The importance of taking time for yourself

By: Max Bruns ~Advertising Manager~

“Could you just text me the list of dates where you have an hour or two free? I know you’re busy…” That’s how my mother ended our phone call last week, when she was trying to coordinate times to get me to the doctor.

Yesterday, my boss asked me if I had any time to send him a quick email update about a resident. Two days ago, a professor emailed me wondering if I had a second to step into office hours to talk about my revised schedule for next semester.

My dad sent me vacation plans six months in advance because he “knows how filled my life can get.”

This kind of rhetoric, the world of the “too busy,” the age of the “not enough time,” the millennium of the “filled lives” and “stretched schedules,” is all too familiar to all too many people.

I’m afraid to admit that I have also fallen prey to this world. I have made the active choice to be a participant in what I now consider to be a bit of a charade. Piling club deadlines on top of academic responsibilities on top of job schedules on top of an overactive social ambition, I have prioritized my time based on a mountain of bureaucracy, hoping that the outcome will be some sort of significant participation in making this society a better one for us all to live together.

Some of my more absurd undertakings include two consecutive semesters taking more than 21 credit hours while moving into key upper-level management positions in clubs, taking on two separate full-time jobs in the same employment period, taking a full class load while tutoring, being an RA, working for this newspaper, being an active member of two other clubs in one semester and finally going a week without sleep to write a grand total of 72 pages’ worth of philosophy and English papers. That is not an exaggeration. For five full days I did not sleep with the help of Redbull and coffee.

_Goal 1_: Write out the portion of the essay on taking time for yourself between "This kind of" and "to live together.", inclusive.
The essay and the rows were drawn from separate, unrelated sources.

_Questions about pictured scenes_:

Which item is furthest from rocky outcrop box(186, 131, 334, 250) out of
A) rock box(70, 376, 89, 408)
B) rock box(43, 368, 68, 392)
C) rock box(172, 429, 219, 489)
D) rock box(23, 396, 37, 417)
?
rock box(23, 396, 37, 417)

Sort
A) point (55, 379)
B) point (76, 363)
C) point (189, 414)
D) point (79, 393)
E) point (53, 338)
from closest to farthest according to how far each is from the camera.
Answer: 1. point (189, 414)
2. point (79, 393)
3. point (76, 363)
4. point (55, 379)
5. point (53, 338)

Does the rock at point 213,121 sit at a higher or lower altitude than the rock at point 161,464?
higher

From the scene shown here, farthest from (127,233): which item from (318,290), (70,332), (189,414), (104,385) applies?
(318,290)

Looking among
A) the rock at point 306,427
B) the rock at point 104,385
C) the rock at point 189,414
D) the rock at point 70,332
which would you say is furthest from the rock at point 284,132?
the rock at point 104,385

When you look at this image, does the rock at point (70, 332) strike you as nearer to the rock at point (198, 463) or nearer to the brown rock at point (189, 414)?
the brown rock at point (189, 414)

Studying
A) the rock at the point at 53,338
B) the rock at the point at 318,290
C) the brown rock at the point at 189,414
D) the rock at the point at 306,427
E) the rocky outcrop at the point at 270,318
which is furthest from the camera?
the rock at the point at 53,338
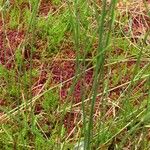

_Goal 2_: Reproduce the rows word for word from the line containing "Does the rock at point 213,121" through the end of the rows, inclusive, leaving out the pictures.

_Worked solution 1_:
This kind of rhetoric, the world of the “too busy,” the age of the “not enough time,” the millennium of the “filled lives” and “stretched schedules,” is all too familiar to all too many people.

I’m afraid to admit that I have also fallen prey to this world. I have made the active choice to be a participant in what I now consider to be a bit of a charade. Piling club deadlines on top of academic responsibilities on top of job schedules on top of an overactive social ambition, I have prioritized my time based on a mountain of bureaucracy, hoping that the outcome will be some sort of significant participation in making this society a better one for us all to live together.

_Worked solution 2_:
Does the rock at point 213,121 sit at a higher or lower altitude than the rock at point 161,464?
higher

From the scene shown here, farthest from (127,233): which item from (318,290), (70,332), (189,414), (104,385) applies?
(318,290)

Looking among
A) the rock at point 306,427
B) the rock at point 104,385
C) the rock at point 189,414
D) the rock at point 70,332
which would you say is furthest from the rock at point 284,132?
the rock at point 104,385

When you look at this image, does the rock at point (70, 332) strike you as nearer to the rock at point (198, 463) or nearer to the brown rock at point (189, 414)?
the brown rock at point (189, 414)

Studying
A) the rock at the point at 53,338
B) the rock at the point at 318,290
C) the brown rock at the point at 189,414
D) the rock at the point at 306,427
E) the rocky outcrop at the point at 270,318
which is furthest from the camera?
the rock at the point at 53,338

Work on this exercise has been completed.